Directions for this task: Make an exact copy of the records below, leaving every image out.

Dataset entries:
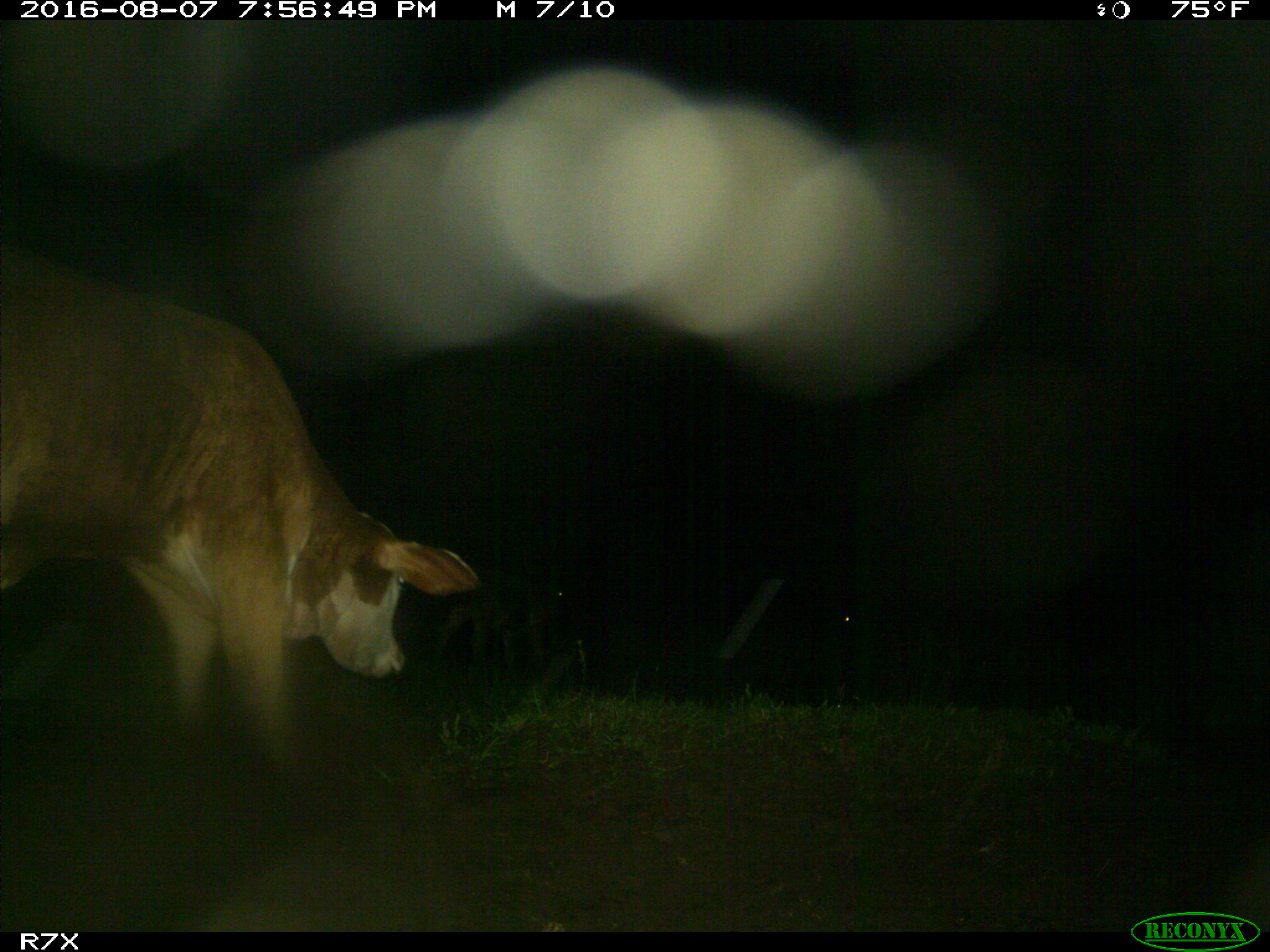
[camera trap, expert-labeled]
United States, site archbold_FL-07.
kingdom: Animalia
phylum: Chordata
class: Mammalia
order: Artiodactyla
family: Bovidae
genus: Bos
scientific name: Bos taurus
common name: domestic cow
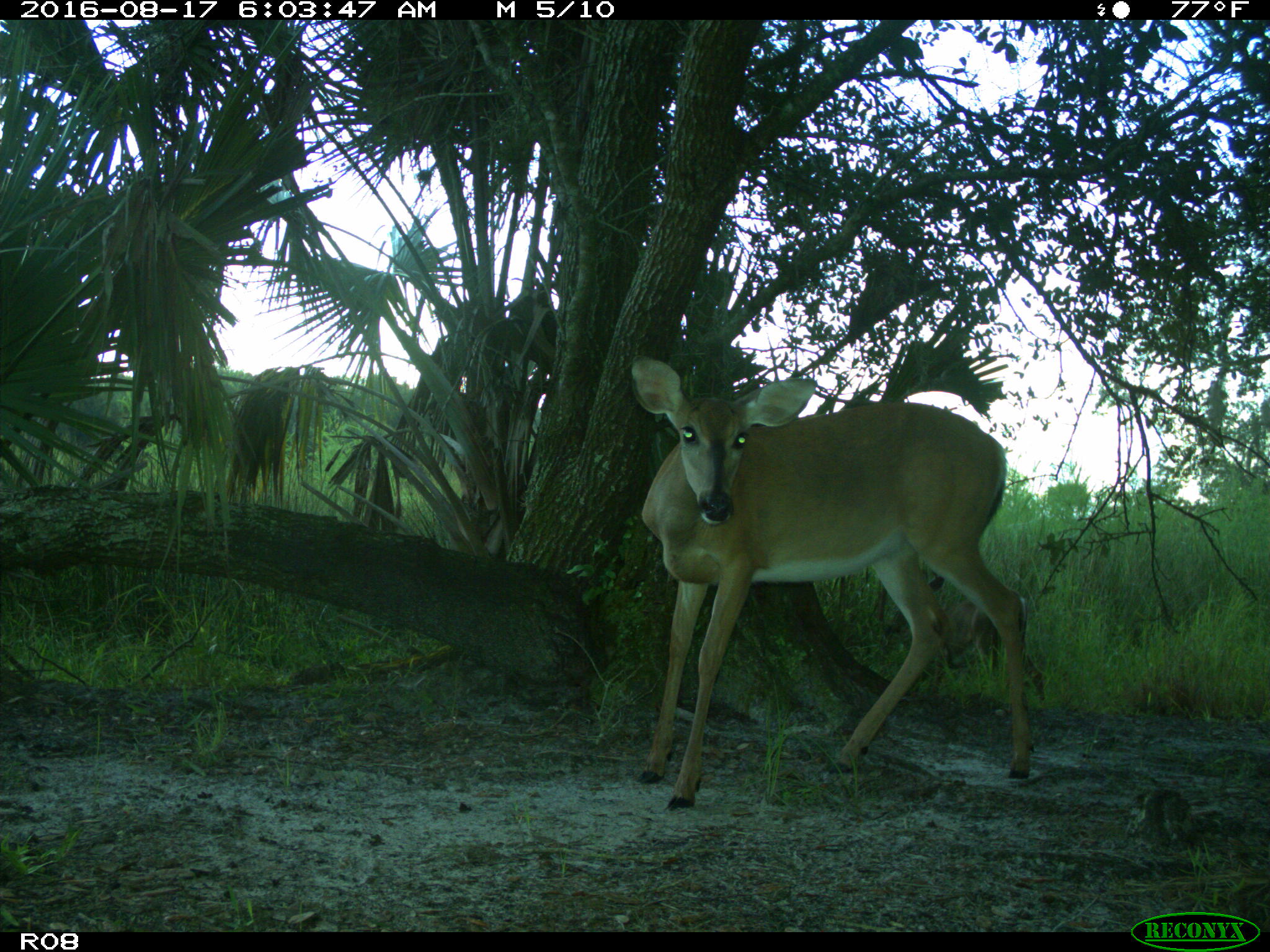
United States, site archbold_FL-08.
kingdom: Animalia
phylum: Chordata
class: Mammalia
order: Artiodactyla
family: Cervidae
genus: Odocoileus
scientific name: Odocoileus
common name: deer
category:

Output below:
[camera trap, expert-labeled]
United States, site archbold_FL-07.
kingdom: Animalia
phylum: Chordata
class: Mammalia
order: Artiodactyla
family: Bovidae
genus: Bos
scientific name: Bos taurus
common name: domestic cow
United States, site archbold_FL-08.
kingdom: Animalia
phylum: Chordata
class: Mammalia
order: Artiodactyla
family: Cervidae
genus: Odocoileus
scientific name: Odocoileus
common name: deer
category:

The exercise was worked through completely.